Han empezado las mañanas de niebla, y el campo se deshace en andrajos, convertido en murmullo de carámbano y ramas secas. Las chimeneas exhalan un falso olor a pueblo, que habrá que dar por bueno si no queremos romper el encanto. Más abajo, la ciudad se despereza, ajena al musgo, preparada para otro día más de prisa y desvaríos. Compras, cenas, comidas, obligaciones que no son tal pero que nos condicionan más que las verdaderas aguardan para no dar tregua hasta principios de enero.

Desde aquí, mientras camino, no se ven las lentejuelas, las cuñadas chillonas, los mensajes navideños, la gente pesada, la suegra que no cesa, el cuñado gorrón, la cena familiar plagada de escollos. Cosas sin importancia. Simples rozaduras de zapato nuevo que se curarán enseguida. Lo mejor del paseo empieza más tarde, entre los olivos, cuando se pierde el rumor sangrante de Alepo, la vergüenza de la subida de la luz, la ducha helada de los emigrantes en Lampedusa, las familias españolas que viven en la calle, las que no pueden vivir en ningún lugar en el resto del mundo, y sobre todo, la resignación mortecina que parece haberse adueñado de todos.

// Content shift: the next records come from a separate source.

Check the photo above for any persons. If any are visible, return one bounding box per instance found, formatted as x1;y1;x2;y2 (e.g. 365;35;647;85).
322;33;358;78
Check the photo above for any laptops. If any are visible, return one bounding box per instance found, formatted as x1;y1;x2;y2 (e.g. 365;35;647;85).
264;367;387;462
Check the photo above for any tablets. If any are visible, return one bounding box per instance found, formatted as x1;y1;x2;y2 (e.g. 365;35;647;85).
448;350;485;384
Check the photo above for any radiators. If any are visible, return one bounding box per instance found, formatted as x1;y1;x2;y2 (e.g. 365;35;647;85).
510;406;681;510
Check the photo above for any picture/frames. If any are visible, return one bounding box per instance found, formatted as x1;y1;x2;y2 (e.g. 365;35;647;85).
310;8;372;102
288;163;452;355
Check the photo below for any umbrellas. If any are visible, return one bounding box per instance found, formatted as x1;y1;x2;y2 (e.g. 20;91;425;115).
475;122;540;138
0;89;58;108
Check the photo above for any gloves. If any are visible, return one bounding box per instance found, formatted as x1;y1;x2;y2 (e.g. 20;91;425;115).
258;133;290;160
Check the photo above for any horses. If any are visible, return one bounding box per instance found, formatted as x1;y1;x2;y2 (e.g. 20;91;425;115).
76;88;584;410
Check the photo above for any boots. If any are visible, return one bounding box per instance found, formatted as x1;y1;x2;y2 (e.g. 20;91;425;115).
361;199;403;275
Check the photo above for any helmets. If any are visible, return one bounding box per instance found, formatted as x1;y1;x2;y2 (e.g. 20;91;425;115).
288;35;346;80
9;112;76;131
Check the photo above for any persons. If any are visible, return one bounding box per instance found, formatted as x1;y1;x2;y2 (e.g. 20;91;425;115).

Dura muy poco, una hora, una hora y media, según el día. Luego, hay que volver, como siempre, para calzarse los zapatos que hacen daño y sonreír a quienes no te apetece; pero también para disfrutar junto a quienes merecen la pena, seguir creyendo que el mundo empieza cada mañana, que todo es posible aunque las noticias se empeñen en demostrar lo contrario, y que para el veneno de los días, no hay antídoto mejor que ese paseo que empieza y termina en la puerta de la propia casa. Feliz año.